Silicon Valley Bank just failed.
Will contagion spread across the financial system?
Let’s take a deep dive
Wednesday - Silvergate announced it’s ceasing operations
Thursday - Silicon Valley Bank stock crashes 60% as the bank scrambles to shore up liquidity
Friday - SVB fails, taken over by FDIC.
It’s been a horrible week for banks.
Silicon Valley Bank just failed, and FDIC is taking over
The bank attempted to raise capital, and couldn’t. Then they tried to sell to a larger bank, and couldn’t.
Now, SVB has failed and the FDIC will attempt to salvage customer assets.
Is this just the tip of the iceberg?
And how intertwined are all these banks?
Many banks are facing the same problem:
Their bond portfolios were locked in at low rates.
As depositors withdraw money, banks may have to sell their bonds at huge losses to come up with the money.
If too many customers withdraw at once, the bank’s losses could be massive.
Silicon Valley Bank’s problems started with a $1.8 billion loss on the sale of its AFS (available for sale) bond portfolio.
Rumors swirled that SVB was facing huge interest rate risks on its $91 billion portfolio.
This panic caused some customers to withdraw money (it’s unclear how much at this point).
Withdrawals feed the vicious cycle of selling bonds at a loss to cover the outgoing deposits.
SVB theoretically had the assets to cover deposits (which they are legally obligated to do)
BUT, the real question was: how liquid are those assets? And can they be liquidated without causing massive losses?
Turns out, the answer to the last question was ‘no’.
Are other banks facing this problem?
Take First Republic Bank. Its stock was down as much as 50% today on similar fears, but has since recovered a bit.
OUCH! First Republic Bank sinks amid wider selloff in bank stocks. Plunges 50% in fallout from SVB.
But the word ‘contagion’ doesn’t necessarily apply to the issues with bond portfolios.
This issue has little to do with its relationship with other banks - it would be a problem regardless of SVB’s dealings with any other banks.
Interest rate risk is an inherent challenge of running a bank.
However, a contagion could still be playing out.
The potential failure of one bank can lead to many others failing just because of fear.
Naturally, people are looking at what other banks have a potential weakness.
First Republic and many others were identified earlier today. Now many customers of those banks are fearful and withdrawing money.
Bank stocks halted right now:
First Republic Bank
Silicon Valley Bank
Western Alliance Bancorporation
This is a critical moment for banking and the entire economy
Many are pointing out that banks with bad business practices are the only ones in danger here.
Banks that have responsibly managed deposits and investments should (in theory) be safe.
Many are also comparing this to 2008 with Lehman Brothers and Bear Stearns
One thing to keep in mind is that those institutions were investment banks, and we’re talking about commercial banks that take in deposits.

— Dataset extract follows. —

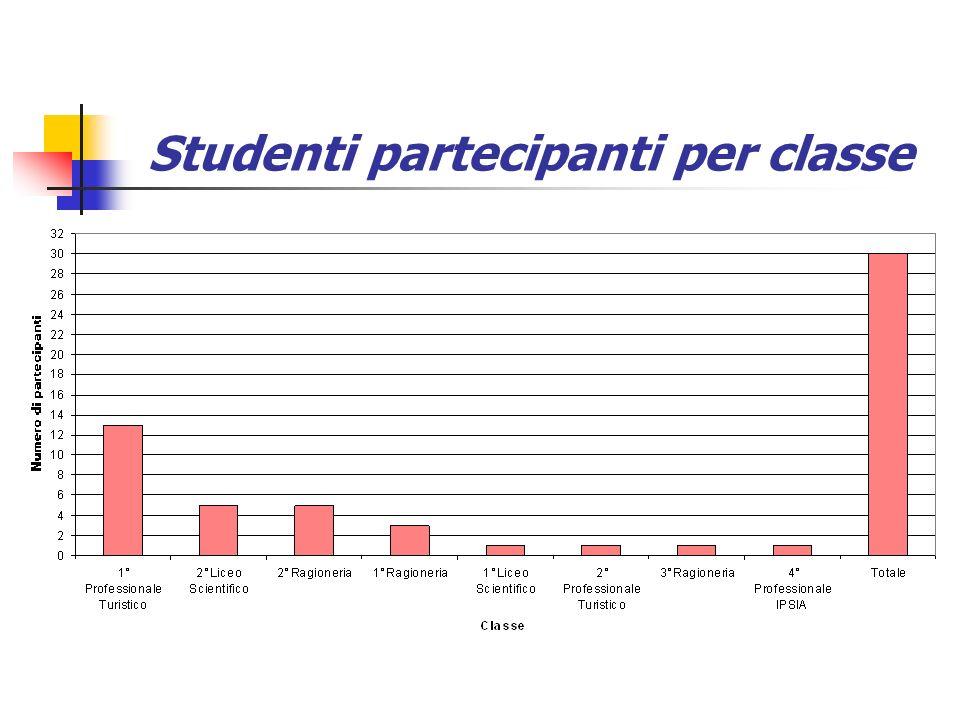 Studenti partecipanti per classe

While a commercial bank can certainly get into trouble, they can’t have anywhere near the 31x leverage that Lehman had when it collapsed
But, commercial banks can certainly fail. Selling bonds at losses and realizing losses on bad loans are two big problems banks are having now
So the contagion could be a bevy of problems that hit many banks at once: Interest rate risk and losses on bad mortgage and consumer loans, for example.
So if the economy gets worse, these banks could be in more trouble.
But Silvergate and SVB did business with FTX, plus many other formerly overvalued tech companies that are now crashing back to Earth.
Stop me if you’ve heard this one before.
Silicon Valley Bank did business with FTX.
Are big banks like Wells Fargo and JP Morgan in danger?
Michael Barr, the Fed’s vice chair for supervision, spoke on that yesterday:
The markets will quickly identify the banks with large interest rate risk and too much leverage.
And those banks will either shore up liquidity quickly, or meet a similar fate as Silvergate.